Отец отдёрнул руку и тёмными глазами изучал подробности ангелочка, пока Саша наставительно шептал:
Экая, братец, у тебя привычка скверная за всё руками хвататься. Ведь сломать можешь!
На стене вырезывались уродливые и неподвижные тени двух склонившихся голов: одной большой и лохматой, другой маленькой и круглой. В большой голове происходила странная, мучительная, но в то же время радостная работа. Глаза, не мигая, смотрели на ангелочка, и под этим пристальным взглядом он становился больше и светлее, и крылышки его начинали трепетать бесшумным трепетаньем, а всё окружающее бревенчатая, покрытая копотью стена, грязный стол, Сашка, всё это сливалось в одну ровную серую массу, без теней, без света.
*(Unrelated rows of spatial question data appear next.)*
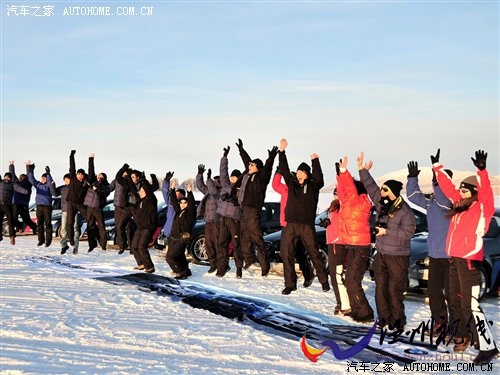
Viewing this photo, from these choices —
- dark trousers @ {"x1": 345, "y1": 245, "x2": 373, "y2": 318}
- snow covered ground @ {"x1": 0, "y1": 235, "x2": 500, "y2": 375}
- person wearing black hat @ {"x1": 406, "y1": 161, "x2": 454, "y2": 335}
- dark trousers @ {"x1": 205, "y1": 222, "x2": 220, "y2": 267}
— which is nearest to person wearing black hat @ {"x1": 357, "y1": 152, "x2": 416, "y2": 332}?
person wearing black hat @ {"x1": 406, "y1": 161, "x2": 454, "y2": 335}

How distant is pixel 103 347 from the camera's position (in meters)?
6.71

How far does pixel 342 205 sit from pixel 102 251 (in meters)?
9.65

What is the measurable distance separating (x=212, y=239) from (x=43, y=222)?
6.45 m

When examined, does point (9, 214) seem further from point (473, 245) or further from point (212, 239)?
point (473, 245)

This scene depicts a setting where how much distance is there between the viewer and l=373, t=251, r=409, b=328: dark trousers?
7.73 metres

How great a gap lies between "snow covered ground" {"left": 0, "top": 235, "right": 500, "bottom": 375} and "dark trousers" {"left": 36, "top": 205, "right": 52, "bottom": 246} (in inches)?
204

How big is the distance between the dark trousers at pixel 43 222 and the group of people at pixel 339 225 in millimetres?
36

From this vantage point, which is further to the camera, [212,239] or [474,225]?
[212,239]

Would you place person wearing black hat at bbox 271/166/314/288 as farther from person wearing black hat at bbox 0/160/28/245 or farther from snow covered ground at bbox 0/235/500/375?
person wearing black hat at bbox 0/160/28/245

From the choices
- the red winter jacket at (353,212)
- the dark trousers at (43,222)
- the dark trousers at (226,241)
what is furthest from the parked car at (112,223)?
the red winter jacket at (353,212)

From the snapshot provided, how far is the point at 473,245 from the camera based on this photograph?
6629 mm

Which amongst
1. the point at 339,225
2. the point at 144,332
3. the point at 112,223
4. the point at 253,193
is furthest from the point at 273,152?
the point at 112,223

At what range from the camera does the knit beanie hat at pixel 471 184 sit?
21.8ft

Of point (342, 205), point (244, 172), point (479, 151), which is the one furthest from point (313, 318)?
point (244, 172)
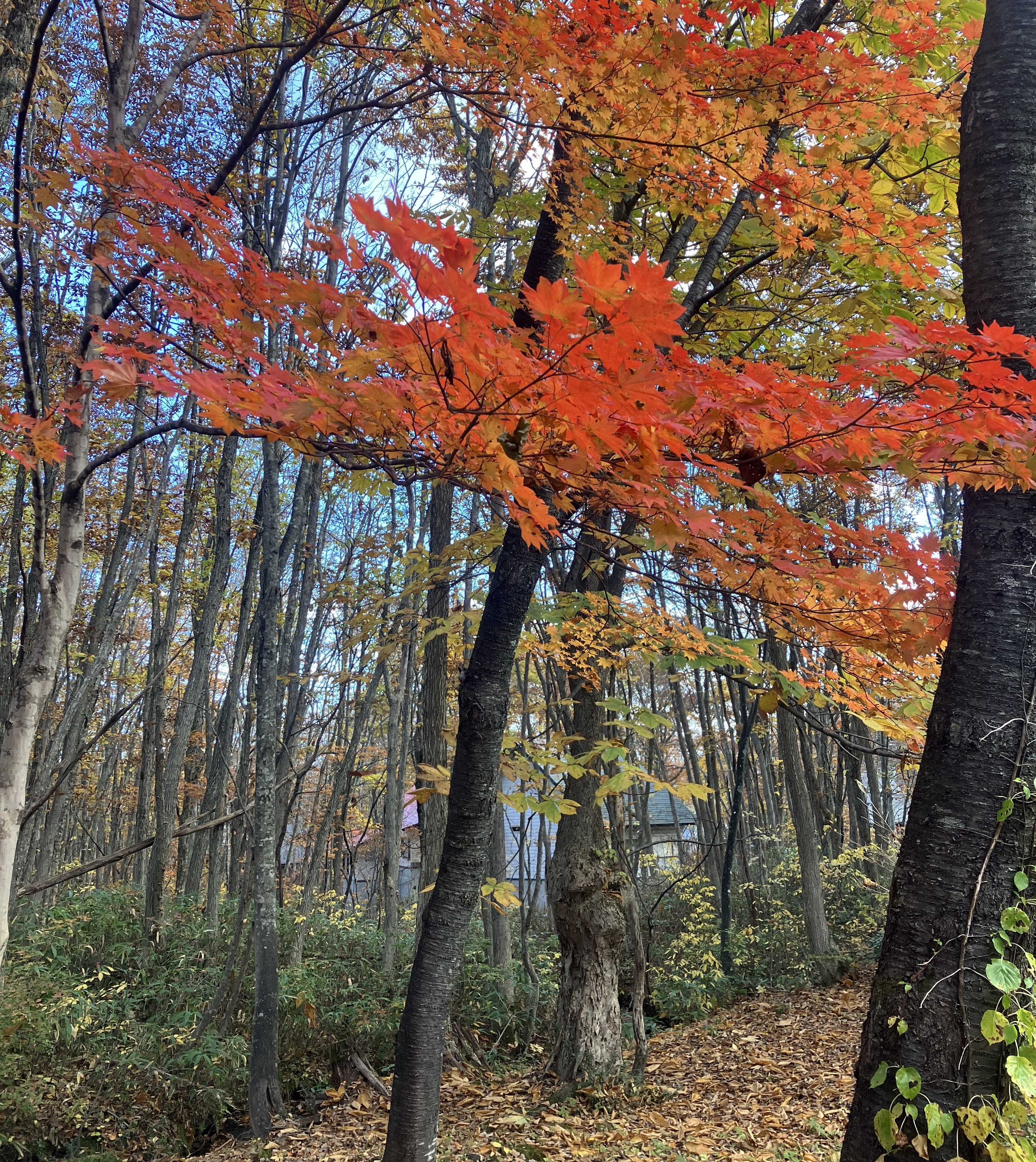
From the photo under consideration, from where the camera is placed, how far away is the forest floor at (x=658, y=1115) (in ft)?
12.7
И чудилось погибшему человеку, что он услышал жалеющий голос из того чудного мира, где он жил когда-то и откуда был навеки изгнан. Там не знают о грязи и унылой брани, о тоскливой, слепо-жестокой борьбе эгоизмов; там не знают о муках человека, поднимаемого со смехом на улице, избиваемого грубыми руками сторожей. Там чисто, радостно и светло, и всё это чистое нашло приют в душе её, той, которую он любил больше жизни и потерял, сохранив ненужную жизнь. К запаху воска, шедшему от игрушки, примешивался неуловимый аромат, и чудилось погибшему человеку, как прикасались к ангелочку её дорогие пальцы, которые он хотел бы целовать по одному и так долго, пока смерть не сомкнёт его уста навсегда. Оттого и была так красива эта игрушечка, оттого и было в ней что-то особенное, влекущее к себе, не передаваемое словами. Ангелочек спустился с неба, на котором была его душа, и внёс луч света в сырую, пропитанную чадом комнату и в чёрную душу человека, у которого было отнято всё: и любовь, и счастье, и жизнь. И рядом с глазами отжившего человека сверкали глаза начинающего жить и ласкали ангелочка. И для них исчезло настоящее и будущее: и вечно печальный и жалкий отец, и грубая, невыносимая мать, и чёрный мрак обид, жестокостей, унижений и злобствующей тоски. Бесформенны, туманны были мечты Сашки, но тем глубже волновали они его смятенную душу. Всё добро, сияющее над миром, всё глубокое горе и надежду тоскующей о Боге души впитал в себя ангелочек, и оттого он горел таким мягким божественным светом, оттого трепетали бесшумным трепетаньем его прозрачные стрекозиные крылышки. Отец и сын не видели друг друга; по-разному тосковали, плакали и радовались их больные сердца, но было что-то в их чувстве, что сливало воедино сердца и уничтожало бездонную пропасть, которая отделяет человека от человека и делает его таким одиноким, несчастным и слабым. Отец несознаваемым движением положил руку на шею сыну, и голова последнего так же невольно прижалась к чахоточной груди.